>> Start Input data

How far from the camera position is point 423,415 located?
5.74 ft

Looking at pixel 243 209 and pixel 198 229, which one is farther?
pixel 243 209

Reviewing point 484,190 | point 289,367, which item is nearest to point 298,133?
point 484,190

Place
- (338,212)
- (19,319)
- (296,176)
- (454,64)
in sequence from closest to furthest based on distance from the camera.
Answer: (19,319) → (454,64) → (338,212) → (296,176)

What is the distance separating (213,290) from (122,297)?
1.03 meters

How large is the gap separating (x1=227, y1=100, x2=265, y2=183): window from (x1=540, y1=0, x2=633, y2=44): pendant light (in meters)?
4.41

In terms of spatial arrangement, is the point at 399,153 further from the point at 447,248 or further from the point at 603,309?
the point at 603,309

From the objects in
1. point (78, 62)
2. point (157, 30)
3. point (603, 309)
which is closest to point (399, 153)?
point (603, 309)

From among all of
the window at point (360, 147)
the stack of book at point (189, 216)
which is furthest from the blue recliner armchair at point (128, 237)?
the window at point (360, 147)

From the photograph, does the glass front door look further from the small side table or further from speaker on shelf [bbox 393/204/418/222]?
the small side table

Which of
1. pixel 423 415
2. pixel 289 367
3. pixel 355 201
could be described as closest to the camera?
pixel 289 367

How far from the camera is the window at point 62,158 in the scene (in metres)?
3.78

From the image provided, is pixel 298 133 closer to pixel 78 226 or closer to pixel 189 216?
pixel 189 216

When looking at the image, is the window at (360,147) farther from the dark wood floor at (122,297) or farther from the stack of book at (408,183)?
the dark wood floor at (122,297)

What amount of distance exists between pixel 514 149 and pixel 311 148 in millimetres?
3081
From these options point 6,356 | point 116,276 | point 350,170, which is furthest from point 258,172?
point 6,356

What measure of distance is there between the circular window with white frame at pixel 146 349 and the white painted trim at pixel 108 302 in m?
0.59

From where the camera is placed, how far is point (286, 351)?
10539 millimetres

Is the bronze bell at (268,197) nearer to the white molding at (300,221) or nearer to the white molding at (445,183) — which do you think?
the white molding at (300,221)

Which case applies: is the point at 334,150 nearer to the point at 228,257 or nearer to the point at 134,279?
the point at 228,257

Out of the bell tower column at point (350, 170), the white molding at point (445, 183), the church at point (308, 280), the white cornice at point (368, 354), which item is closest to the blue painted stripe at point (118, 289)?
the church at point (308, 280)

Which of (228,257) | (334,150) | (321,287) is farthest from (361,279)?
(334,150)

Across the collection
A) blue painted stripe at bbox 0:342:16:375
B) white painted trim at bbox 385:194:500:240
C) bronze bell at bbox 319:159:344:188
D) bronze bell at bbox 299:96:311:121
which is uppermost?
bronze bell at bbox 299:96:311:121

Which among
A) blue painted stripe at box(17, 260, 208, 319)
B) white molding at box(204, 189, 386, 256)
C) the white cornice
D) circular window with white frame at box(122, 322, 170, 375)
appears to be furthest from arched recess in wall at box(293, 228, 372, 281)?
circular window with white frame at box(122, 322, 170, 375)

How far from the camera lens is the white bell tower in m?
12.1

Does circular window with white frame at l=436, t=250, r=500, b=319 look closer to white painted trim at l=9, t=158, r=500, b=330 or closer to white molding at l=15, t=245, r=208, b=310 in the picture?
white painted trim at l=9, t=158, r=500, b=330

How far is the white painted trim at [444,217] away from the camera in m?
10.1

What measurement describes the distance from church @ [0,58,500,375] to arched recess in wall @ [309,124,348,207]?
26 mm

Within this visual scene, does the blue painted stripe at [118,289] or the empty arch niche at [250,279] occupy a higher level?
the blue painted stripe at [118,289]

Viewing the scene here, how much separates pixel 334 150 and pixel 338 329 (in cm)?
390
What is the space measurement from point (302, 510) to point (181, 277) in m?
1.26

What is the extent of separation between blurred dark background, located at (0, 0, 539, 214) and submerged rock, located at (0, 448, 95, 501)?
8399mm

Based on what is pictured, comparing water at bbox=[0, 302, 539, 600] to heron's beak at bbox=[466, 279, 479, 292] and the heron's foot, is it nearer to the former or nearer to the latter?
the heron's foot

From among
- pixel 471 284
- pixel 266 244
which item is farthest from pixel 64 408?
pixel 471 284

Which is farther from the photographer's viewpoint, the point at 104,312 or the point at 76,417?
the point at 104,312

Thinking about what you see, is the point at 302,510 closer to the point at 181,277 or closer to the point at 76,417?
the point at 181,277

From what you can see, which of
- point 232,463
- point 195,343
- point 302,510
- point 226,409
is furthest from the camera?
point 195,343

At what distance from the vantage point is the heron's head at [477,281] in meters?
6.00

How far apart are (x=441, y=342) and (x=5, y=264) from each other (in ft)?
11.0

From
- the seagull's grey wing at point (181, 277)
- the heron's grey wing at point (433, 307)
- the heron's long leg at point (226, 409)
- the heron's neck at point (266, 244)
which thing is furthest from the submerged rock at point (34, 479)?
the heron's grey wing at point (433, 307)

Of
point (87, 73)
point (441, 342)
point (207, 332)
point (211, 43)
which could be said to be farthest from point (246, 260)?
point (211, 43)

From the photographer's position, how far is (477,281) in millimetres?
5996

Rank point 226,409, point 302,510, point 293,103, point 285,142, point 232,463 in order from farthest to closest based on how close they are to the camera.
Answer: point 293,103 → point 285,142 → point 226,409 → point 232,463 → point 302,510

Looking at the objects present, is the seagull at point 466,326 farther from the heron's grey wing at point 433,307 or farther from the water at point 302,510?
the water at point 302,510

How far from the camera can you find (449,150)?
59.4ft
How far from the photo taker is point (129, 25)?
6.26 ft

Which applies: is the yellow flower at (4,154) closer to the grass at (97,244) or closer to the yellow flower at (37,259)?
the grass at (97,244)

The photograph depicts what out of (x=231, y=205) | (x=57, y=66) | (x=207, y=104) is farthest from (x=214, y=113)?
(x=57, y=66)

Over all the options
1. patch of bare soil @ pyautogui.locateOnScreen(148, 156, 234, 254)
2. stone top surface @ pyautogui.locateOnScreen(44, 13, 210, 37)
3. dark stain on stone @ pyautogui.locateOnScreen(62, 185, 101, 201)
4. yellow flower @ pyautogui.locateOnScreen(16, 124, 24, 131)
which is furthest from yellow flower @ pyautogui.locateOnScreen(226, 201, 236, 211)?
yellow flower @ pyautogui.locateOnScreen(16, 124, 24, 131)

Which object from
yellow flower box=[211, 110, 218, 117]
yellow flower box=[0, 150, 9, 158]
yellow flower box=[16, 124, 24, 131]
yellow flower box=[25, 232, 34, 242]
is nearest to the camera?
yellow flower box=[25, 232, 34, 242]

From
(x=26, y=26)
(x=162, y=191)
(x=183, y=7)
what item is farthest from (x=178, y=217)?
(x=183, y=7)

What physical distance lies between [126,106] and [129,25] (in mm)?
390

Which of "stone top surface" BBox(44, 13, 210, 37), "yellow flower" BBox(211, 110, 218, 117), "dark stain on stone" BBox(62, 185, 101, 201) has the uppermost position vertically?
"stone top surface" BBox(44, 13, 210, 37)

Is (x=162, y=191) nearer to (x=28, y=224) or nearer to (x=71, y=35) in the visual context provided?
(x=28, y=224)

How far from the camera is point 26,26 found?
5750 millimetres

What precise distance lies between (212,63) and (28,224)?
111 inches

>> End Input data

-- Written problem --
Everything from the line containing "What physical distance" through the last line of the records must be given again exactly; leave out all other lines.

-- Exercise solution --
What physical distance lies between [126,106] and [129,25] (in mm)?
390

Which of "stone top surface" BBox(44, 13, 210, 37), "yellow flower" BBox(211, 110, 218, 117), "dark stain on stone" BBox(62, 185, 101, 201) has the uppermost position vertically?
"stone top surface" BBox(44, 13, 210, 37)

Is (x=162, y=191) nearer to (x=28, y=224) or nearer to (x=71, y=35) in the visual context provided?
(x=28, y=224)

How far from the camera is point 26,26 found?
5750 millimetres

What precise distance lies between (212,63) and (28,224)?
111 inches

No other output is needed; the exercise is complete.